## GIVEN EXERCISE A
Can you reproduce the entries word for word, from the line containing "Which thing from" through the end of the entries, with both of those ends included?

## READING PASSAGE
>> START

# diy audio amplifier



## pharoah (Aug 28, 2006)

the little class t amps have been all the rage on audio forums,so i decided to build one.i ordered a small amplifier module from ebay 3 weeks ago.received it today and have been enjoying the audio bliss for a few hours now.

this is what i ordered

the caseing for it is an old parasound equalizer.the power supply i got at a flea market for 5$ its for a nintendo game cube.the thing is absolutely silent when it should be,and will jam when called on to do so.


----------



## pharoah (Aug 28, 2006)

only 2 pics per post 

so here is a completed pic.


----------



## DonaldG (Aug 23, 2007)

Nice neat job.

I love the heated soak test kit (Sitting on a cooking element :grin

Seriously though, It does look great in the black 19 inch rack unit - Very professional.


----------



## WereBo (Apr 5, 2008)

Well, there's certainly room for air movement and cooling :grin:

What's the power-output? I couldn't see it mentioned anywhere in the advert


----------



## pharoah (Aug 28, 2006)

they are low power units,but they give you very clean hifidelity wattage.they are only rated for 10 watts into 8 ohms,and 15 watts into 4 ohms.so if anyone ever considers a t-amp you need very efficient speakers.

truly the sound quality of these units are second to none.truly audiophile sound quality at low power of course.


hahaha donald thats actually where i solder at.:grin:


----------



## pharoah (Aug 28, 2006)

here is a bit older pic i had before i started working on it.i sanded the face down,and refinished it.also a pic of the refinishing process.

>> END

## ITEMS
>> START

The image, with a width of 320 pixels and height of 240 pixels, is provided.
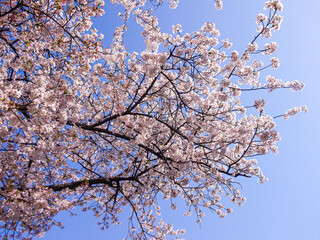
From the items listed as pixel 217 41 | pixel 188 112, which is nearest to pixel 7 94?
pixel 188 112

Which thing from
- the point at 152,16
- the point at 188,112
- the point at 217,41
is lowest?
the point at 188,112

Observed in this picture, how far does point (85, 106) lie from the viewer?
8.17m

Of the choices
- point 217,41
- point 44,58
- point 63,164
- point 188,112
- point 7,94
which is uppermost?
point 44,58

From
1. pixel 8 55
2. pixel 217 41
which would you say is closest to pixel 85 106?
pixel 8 55

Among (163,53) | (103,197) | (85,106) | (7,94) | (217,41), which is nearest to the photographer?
(7,94)

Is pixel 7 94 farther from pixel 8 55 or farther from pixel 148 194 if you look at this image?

>> END

## GIVEN EXERCISE B
Can you turn the paragraph in the amplifier thread that begins "they are low power units" into a short list that keeps its main facts?

## EXERCISE OUTPUT A
Which thing from
- the point at 152,16
- the point at 188,112
- the point at 217,41
is lowest?
the point at 188,112

Observed in this picture, how far does point (85, 106) lie from the viewer?
8.17m

Of the choices
- point 217,41
- point 44,58
- point 63,164
- point 188,112
- point 7,94
which is uppermost?
point 44,58

From
1. pixel 8 55
2. pixel 217 41
which would you say is closest to pixel 85 106?
pixel 8 55

Among (163,53) | (103,197) | (85,106) | (7,94) | (217,41), which is nearest to the photographer?
(7,94)

Is pixel 7 94 farther from pixel 8 55 or farther from pixel 148 194 if you look at this image?

## EXERCISE OUTPUT B
- The units are low power but deliver very clean hi-fi wattage.
- They are rated for only 10 watts into 8 ohms and 15 watts into 4 ohms.
- Anyone considering a T-amp needs very efficient speakers.